Your tasks:
(1) In the interview, at what event will the "Permanent Black III" collection be shown?
(2) Retype the interview between "During the pandemic" and "approach in fashion.", inclusive, keeping every word and mark unchanged.

Segment Start: Provided passage

AG: Can you tell us about your design concept/story of your upcoming collection?
Dragan: Currently I’m preparing the collection “Permanent Black III”, it’s a collection that celebrates our 15 anniversary of the label and is a rework of all the bestsellers’ proportions and patterns in black fabrics. It is going to be showcased at Ljubljana Fashion Week in October.
AG: How do you achieve sustainable production for LUDUS?
Dragan: Since the start of the brand Ludus, we’ve worked with seamstresses and other artisans very closely and this aspect of the work has always been so important for the quality of the garments. We’ve started the sustainable practices following our labels guidelines and commitment in 2015, firstly with the use of 100% natural fabrics, mainly monofibers which can easily be recycled. Later on we added zero waste pattern making to reduce the textile waste in our production process, up-cycling the waste into the care labels and different presentations.
During the pandemic we started the natural dyeing practice and we aim to become a brand that will use only raw unbleached fabrics which will be naturally dyed into our own colour palette and accordingly with prints that are result from the various hand dyeing techniques we use. This, we hope, will not only meet the needs of people with sensitive skin and other skin issues, but appeal to a wider audience that values this naturalistic approach in fashion.

Segment End: Provided passage
Segment Start: Provided data

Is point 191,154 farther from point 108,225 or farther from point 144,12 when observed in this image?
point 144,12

Segment End: Provided data

Answers to each task:
(1) Ljubljana Fashion Week, in October.

(2)
During the pandemic we started the natural dyeing practice and we aim to become a brand that will use only raw unbleached fabrics which will be naturally dyed into our own colour palette and accordingly with prints that are result from the various hand dyeing techniques we use. This, we hope, will not only meet the needs of people with sensitive skin and other skin issues, but appeal to a wider audience that values this naturalistic approach in fashion.